The US Internal Revenue Service (IRS) is to appeal against a decision by the
US Tax Court regarding the allocation of costs between Xilinx Inc., a US semiconductor
manufacturer, and its Irish subsidiary.
In a judgment published on August 30 2005, the Tax Court found that Xilinx’s
cost sharing agreement did not, as the IRS had argued, include any sharing of
cost for stock option expenses and met the arm’s-length standard of the
IRS Tax Regulations.
This issue was tried in July 2004 for the Company’s fiscal years 1996
through 1999. The Tax Court concluded that the Company was not liable for any
tax, penalties or interest associated with the IRS assertions.
On August 25, the IRS filed a Notice of Appeal against the decision with the
United States Court of Appeal for the Ninth Circuit.
In a filing with the US Securities and Exchange Commission (SEC), Xilinx announced
that it intends to oppose the appeal because it believes that "the Tax
Court decided the case correctly."
Xilinx is one of a number of US technology companies being pursued by the IRS
for outstanding taxes related to transfer pricing arrangements with Irish subsidiaries.

Data »
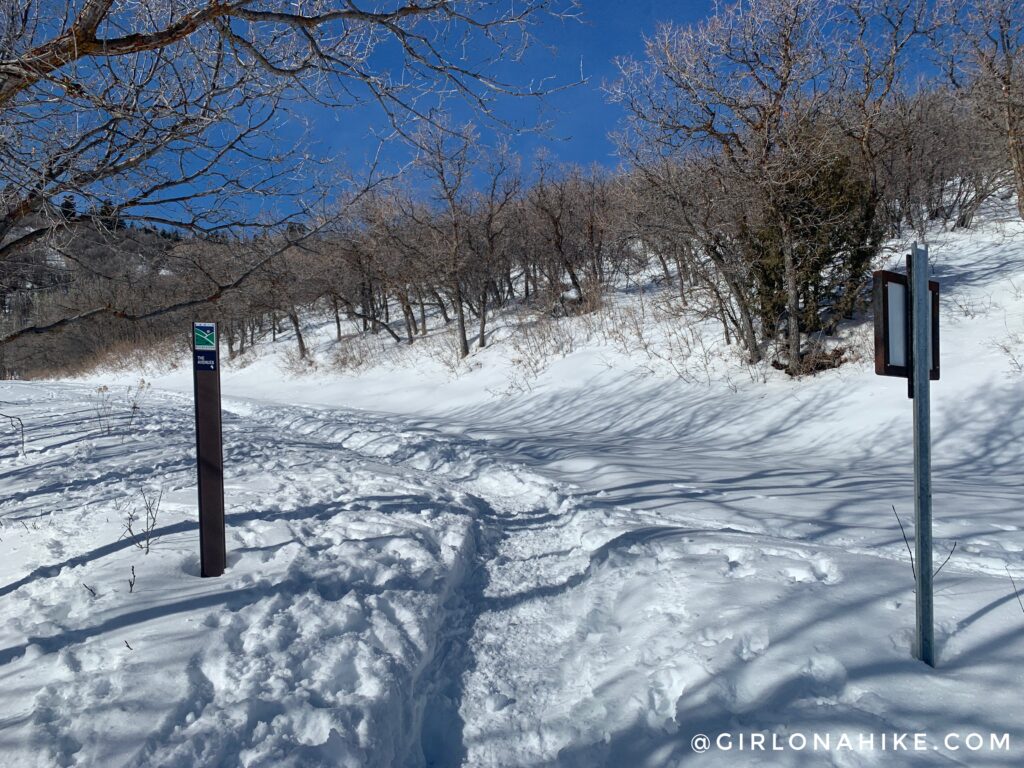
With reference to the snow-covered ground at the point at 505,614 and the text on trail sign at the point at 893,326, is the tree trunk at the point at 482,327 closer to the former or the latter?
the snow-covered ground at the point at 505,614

Exercise requirements » Copy the part of the text about the Xilinx tax appeal word for word. Start at the words "In a judgment" and stop after "the IRS assertions.".

Solution for this exercise »
In a judgment published on August 30 2005, the Tax Court found that Xilinx’s
cost sharing agreement did not, as the IRS had argued, include any sharing of
cost for stock option expenses and met the arm’s-length standard of the
IRS Tax Regulations.
This issue was tried in July 2004 for the Company’s fiscal years 1996
through 1999. The Tax Court concluded that the Company was not liable for any
tax, penalties or interest associated with the IRS assertions.